Thanks! Many great suggestions, most of which reflect stuff I’ve thought about.
how do you “induce misalignment?”
It’s not very concrete yet, but I think the best way to do this would be to create ‘coupling’ between the advanced misalignment and the simple misalignment.
Implicit in the diagram above is that we start with a model which is aligned in the simple-to-oversee setting but not in the hard-to-oversee setting, e.g. because that’s the natural result of RLHF or such.

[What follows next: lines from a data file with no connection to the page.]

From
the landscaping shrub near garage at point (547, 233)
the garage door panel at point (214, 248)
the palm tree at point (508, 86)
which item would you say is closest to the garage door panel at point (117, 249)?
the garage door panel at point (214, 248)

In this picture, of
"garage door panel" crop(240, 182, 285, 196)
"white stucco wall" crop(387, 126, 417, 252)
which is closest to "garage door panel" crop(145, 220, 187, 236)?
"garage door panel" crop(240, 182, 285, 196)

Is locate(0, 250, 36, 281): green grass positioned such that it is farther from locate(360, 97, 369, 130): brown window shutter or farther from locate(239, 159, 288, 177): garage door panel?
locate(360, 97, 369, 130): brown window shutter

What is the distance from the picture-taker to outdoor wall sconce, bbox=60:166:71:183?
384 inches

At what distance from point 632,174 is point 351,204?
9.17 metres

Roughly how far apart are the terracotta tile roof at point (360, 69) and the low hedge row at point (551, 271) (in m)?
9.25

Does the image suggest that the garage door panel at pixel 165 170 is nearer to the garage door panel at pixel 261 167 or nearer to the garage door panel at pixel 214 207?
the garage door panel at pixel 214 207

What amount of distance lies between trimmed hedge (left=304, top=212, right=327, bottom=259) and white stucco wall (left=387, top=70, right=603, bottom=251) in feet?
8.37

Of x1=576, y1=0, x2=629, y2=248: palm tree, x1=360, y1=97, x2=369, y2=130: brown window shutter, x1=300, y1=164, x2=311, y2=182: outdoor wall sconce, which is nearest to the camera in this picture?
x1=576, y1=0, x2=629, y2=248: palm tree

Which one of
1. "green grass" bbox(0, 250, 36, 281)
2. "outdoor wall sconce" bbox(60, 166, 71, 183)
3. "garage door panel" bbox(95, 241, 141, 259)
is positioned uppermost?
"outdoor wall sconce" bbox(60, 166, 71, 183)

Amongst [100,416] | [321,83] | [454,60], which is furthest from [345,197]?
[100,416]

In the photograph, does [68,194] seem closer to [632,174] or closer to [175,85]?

IOW the settings are ‘decoupled’, in which case we might not expect aligmment propensity to generalise well.
To fix this, the first step of my imagined procedure is to ‘couple’ the two propensities together, so that one provides leverage on the other. E.g. imagine doing this by character training, or SDF, or some other similar method. The hope is that doing this ‘coupling’ step first improves the degree to which alignment propensities generalise later.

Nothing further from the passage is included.